Listed records: Begin
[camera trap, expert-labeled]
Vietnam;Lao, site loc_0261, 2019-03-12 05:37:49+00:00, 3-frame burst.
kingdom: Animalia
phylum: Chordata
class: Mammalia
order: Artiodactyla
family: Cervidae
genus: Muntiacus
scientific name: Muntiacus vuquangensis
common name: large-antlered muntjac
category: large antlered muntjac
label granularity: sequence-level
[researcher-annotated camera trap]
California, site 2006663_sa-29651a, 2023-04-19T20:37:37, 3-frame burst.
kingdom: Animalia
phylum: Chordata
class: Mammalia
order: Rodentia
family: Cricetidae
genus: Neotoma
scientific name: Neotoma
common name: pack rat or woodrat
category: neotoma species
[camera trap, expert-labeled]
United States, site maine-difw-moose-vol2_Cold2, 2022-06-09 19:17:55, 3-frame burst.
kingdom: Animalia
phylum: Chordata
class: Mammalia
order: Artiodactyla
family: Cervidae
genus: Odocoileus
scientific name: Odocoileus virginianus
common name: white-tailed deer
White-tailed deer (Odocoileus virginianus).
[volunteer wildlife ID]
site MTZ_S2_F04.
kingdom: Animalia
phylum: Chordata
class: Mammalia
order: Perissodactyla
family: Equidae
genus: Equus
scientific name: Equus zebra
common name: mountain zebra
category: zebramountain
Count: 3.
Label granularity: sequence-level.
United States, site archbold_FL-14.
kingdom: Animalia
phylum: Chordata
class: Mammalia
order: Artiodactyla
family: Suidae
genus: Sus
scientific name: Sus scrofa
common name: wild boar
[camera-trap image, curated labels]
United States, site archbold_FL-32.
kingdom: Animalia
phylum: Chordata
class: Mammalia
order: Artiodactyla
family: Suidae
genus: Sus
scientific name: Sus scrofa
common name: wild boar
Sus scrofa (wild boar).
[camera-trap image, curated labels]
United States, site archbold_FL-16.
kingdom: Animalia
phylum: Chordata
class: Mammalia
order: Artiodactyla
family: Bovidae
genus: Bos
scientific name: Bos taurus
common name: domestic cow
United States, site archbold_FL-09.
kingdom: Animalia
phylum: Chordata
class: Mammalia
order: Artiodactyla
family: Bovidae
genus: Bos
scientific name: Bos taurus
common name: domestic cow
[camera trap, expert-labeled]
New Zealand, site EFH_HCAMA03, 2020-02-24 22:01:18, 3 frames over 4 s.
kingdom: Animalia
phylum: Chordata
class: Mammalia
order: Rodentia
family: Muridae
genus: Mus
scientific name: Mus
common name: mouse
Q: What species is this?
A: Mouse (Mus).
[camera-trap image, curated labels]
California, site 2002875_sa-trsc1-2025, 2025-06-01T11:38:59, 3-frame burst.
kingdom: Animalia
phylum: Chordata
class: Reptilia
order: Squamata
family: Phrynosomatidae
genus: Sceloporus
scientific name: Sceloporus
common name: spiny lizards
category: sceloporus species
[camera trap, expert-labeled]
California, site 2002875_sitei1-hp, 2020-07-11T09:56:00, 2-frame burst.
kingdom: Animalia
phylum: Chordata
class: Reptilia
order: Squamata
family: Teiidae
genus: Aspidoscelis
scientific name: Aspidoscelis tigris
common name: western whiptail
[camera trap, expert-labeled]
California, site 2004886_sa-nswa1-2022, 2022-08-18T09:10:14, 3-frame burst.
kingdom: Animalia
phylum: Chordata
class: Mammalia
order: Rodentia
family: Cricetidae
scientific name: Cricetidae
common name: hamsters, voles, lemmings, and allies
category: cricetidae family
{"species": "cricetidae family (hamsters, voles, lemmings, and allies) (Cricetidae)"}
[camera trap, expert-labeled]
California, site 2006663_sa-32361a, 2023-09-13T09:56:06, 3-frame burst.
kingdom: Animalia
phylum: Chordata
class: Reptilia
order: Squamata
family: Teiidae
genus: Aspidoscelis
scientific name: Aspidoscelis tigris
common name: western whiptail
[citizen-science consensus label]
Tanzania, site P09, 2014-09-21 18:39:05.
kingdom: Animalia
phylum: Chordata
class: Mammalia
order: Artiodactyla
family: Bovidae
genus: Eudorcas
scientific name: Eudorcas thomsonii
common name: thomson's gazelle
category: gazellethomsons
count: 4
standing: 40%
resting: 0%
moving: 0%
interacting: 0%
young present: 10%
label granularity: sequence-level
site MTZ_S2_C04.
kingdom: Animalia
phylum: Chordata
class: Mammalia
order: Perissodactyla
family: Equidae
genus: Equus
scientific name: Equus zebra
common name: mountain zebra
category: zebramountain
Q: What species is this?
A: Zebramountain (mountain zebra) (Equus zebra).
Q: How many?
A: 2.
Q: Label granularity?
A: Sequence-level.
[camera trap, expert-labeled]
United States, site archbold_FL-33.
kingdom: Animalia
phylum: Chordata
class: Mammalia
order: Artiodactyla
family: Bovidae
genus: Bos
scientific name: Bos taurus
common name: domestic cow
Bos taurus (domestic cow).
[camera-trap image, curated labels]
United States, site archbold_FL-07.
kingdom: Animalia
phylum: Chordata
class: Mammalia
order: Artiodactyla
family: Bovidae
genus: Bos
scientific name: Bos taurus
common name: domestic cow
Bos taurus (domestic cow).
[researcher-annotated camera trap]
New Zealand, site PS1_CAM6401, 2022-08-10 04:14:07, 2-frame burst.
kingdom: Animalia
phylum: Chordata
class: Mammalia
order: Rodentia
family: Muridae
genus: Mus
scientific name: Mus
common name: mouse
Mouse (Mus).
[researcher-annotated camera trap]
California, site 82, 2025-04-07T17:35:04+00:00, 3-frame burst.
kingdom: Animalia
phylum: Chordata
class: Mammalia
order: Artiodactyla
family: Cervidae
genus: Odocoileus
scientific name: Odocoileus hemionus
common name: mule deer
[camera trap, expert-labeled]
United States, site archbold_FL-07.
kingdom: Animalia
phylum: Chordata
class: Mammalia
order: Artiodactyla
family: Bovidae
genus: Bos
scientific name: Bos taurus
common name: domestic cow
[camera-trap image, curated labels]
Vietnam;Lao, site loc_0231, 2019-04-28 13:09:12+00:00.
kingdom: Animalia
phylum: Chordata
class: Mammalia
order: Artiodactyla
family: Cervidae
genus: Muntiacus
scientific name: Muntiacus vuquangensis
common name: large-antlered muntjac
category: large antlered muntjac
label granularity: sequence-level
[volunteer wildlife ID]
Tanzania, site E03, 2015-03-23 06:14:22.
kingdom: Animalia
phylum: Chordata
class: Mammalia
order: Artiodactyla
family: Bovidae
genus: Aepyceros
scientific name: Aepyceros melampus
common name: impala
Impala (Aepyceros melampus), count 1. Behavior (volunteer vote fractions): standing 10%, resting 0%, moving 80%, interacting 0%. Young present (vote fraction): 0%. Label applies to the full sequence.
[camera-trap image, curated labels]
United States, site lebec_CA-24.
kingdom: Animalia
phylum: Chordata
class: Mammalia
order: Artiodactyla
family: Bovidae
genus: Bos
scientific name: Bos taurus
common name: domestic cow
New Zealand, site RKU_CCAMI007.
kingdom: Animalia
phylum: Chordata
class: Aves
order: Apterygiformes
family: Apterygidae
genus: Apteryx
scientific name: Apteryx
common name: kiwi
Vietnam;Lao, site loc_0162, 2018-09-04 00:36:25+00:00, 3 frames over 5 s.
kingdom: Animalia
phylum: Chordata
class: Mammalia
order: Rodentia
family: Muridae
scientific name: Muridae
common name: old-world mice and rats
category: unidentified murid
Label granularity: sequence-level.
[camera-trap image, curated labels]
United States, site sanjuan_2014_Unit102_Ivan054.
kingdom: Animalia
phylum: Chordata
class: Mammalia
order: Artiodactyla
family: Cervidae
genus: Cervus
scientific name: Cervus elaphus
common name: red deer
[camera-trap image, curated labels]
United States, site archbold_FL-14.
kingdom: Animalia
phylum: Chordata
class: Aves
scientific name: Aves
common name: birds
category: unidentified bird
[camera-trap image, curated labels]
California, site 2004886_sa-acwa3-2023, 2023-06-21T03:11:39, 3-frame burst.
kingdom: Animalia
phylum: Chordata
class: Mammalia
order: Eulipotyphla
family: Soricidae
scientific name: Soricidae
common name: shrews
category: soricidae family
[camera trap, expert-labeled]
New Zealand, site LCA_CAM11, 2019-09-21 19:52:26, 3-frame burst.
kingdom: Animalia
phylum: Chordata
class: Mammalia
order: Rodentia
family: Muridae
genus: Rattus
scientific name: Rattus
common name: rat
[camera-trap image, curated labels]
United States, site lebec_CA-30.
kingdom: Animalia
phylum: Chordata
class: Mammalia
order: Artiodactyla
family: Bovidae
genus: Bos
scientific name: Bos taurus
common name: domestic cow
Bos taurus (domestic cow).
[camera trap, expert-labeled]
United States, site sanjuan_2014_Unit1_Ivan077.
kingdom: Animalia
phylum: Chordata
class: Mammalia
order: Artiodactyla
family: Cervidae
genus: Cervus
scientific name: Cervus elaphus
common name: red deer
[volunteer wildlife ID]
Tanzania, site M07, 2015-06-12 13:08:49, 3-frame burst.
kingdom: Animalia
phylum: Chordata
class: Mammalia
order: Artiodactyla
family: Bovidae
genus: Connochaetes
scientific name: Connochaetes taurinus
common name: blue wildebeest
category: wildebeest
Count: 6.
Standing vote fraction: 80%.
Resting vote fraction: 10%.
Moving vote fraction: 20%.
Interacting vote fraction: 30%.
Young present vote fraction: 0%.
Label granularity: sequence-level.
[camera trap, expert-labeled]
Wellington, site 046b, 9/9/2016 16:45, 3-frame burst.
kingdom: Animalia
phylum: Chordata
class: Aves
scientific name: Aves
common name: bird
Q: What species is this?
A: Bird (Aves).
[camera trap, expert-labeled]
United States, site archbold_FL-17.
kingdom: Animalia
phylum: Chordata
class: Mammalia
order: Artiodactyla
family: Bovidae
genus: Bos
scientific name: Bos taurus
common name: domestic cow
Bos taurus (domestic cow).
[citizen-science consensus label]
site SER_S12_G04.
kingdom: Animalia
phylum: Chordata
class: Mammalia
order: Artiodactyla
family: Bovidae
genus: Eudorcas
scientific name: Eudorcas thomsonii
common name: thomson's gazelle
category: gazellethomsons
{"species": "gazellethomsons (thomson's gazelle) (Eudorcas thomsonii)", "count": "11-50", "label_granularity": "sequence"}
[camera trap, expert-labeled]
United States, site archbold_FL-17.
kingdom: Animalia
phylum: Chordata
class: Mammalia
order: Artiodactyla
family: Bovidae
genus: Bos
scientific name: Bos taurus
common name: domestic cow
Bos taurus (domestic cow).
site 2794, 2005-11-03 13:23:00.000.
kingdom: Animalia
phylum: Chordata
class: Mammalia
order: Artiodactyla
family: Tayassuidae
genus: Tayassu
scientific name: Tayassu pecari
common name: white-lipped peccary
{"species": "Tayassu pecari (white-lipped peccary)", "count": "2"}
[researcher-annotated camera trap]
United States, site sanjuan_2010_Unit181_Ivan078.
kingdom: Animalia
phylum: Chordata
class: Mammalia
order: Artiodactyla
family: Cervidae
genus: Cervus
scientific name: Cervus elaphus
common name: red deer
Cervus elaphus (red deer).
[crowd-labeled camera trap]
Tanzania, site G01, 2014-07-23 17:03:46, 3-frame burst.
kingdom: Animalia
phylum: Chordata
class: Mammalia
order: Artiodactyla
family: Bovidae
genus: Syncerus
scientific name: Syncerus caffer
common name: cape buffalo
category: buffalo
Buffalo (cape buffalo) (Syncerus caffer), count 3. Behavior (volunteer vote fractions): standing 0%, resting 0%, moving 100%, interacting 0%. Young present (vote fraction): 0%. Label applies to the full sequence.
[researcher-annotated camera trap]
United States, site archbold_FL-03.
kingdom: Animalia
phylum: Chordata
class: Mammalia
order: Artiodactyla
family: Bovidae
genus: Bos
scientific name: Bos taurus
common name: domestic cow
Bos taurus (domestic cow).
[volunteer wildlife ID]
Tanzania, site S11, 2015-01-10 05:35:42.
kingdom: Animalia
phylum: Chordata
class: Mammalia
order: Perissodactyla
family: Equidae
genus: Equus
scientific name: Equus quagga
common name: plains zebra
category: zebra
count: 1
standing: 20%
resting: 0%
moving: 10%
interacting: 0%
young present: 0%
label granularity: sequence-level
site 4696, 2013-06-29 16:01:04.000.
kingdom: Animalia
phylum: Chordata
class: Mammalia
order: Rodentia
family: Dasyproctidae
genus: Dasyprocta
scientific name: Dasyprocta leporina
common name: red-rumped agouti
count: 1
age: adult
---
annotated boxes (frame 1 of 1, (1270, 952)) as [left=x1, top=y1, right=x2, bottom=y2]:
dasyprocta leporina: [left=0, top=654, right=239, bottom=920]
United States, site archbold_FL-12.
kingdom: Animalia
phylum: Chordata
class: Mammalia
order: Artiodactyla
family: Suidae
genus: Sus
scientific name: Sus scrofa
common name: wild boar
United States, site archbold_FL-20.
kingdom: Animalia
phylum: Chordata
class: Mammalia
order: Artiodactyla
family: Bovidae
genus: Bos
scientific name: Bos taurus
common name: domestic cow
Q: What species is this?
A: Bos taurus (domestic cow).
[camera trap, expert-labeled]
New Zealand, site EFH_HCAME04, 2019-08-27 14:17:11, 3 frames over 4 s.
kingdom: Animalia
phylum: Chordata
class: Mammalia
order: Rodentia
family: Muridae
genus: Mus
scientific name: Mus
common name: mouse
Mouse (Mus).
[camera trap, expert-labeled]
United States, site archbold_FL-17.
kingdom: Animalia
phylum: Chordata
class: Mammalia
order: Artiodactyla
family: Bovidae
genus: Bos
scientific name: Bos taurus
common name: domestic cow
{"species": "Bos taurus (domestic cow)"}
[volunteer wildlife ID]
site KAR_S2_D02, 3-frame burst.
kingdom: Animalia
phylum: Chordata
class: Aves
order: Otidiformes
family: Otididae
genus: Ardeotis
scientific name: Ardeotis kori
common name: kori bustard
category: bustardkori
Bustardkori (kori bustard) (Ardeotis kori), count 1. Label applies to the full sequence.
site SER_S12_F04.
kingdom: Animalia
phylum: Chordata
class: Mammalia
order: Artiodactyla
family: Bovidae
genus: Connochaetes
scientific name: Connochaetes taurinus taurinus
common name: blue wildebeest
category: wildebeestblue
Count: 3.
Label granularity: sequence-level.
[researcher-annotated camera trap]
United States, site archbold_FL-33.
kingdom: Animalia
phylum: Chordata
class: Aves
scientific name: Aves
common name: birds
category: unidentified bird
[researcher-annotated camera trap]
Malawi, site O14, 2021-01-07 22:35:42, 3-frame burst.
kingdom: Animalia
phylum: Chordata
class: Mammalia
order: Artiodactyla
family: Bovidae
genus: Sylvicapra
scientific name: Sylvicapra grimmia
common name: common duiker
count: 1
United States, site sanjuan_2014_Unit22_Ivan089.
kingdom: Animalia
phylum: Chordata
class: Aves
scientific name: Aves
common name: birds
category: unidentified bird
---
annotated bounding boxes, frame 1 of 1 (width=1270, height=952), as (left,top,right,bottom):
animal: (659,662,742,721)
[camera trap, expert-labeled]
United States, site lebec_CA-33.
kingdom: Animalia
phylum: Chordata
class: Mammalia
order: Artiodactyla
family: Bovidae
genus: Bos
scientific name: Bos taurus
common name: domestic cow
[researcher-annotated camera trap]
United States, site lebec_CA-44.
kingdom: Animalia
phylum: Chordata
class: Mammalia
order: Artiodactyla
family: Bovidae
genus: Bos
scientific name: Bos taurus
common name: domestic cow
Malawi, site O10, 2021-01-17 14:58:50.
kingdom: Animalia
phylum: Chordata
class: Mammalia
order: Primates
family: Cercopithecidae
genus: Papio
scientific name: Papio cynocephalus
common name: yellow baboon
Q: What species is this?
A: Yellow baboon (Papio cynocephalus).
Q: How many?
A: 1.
Listed records: End
• _Exercise requirements_: Search the material for the word "Vietnam" and copy every matching line.

• _Response_:
Vietnam;Lao, site loc_0261, 2019-03-12 05:37:49+00:00, 3-frame burst.
Vietnam;Lao, site loc_0231, 2019-04-28 13:09:12+00:00.
Vietnam;Lao, site loc_0162, 2018-09-04 00:36:25+00:00, 3 frames over 5 s.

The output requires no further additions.